Federconsumatori su farmaci: appello al nuovo governo per completare la liberalizzazione



“Invitiamo il nuovo ministro della Salute a proseguire il percorso, già avviato dal precedente governo, sulle liberalizzazioni dei farmaci”. È l’appello del vice presidente della Federconsumatori, Rita Battaglia. “La validità di questo provvedimento - rileva Battaglia in una nota - è stata dimostrata dal fatto che, nel segmento dei farmaci da banco distribuiti anche nelle parafarmacie e all’interno della grande distribuzione, si è realizzata una riduzione dei prezzi di circa il 20 per cento. Le famiglie hanno così ottenuto, per i farmaci da banco, un risparmio di 20 euro annui”. Tale risparmio, prosegue, “potrebbe aumentare di ulteriori 40 euro annui se avvenisse l’estensione alla vendita dei farmaci di fascia C con obbligo di prescrizione anche all’interno delle parafarmacie e della grande distribuzione”.

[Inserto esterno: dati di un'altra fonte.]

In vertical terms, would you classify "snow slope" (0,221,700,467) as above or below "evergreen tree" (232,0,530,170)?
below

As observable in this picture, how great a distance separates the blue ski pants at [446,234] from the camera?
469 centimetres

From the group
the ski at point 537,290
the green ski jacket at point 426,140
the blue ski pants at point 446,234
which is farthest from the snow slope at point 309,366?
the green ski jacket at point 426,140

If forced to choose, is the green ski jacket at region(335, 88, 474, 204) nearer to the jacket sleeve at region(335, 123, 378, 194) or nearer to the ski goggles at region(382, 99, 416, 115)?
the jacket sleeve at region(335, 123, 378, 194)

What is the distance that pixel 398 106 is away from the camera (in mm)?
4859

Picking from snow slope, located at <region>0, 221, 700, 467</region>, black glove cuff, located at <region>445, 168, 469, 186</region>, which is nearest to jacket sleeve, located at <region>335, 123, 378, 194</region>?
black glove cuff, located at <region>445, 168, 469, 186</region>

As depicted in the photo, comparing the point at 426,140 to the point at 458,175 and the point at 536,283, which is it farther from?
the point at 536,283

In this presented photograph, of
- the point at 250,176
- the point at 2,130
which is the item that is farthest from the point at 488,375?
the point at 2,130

Secondo Federconsumatori, inoltre, altri temi rilevanti nel settore da affrontare “urgentemente” sono: la promozione e la diffusione dei farmaci equivalenti, che in Italia rappresentano appena il 10 per cento della spesa complessiva dei farmaci mentre in Europa raggiungono oltre il 30 per cento; la messa in produzione dei farmaci monouso e conformi, “coerenti con i tempi previsti per una corretta terapia di guarigione”. Tutto ciò, rileva l’associazione, “eviterebbe inutili sprechi e comporterebbe risparmi che potrebbero arrivare al 25- 30 per cento dell’intera spesa sanitaria nazionale”. Il frutto dell’operazione congiunta, sui farmaci equivalenti e su quelli monodose, conclude Federconsumatori, “comporterebbe un risparmio complessivo di 1,1 miliardi di Euro all’anno, con grande sollievo della spesa pubblica e delle famiglie”.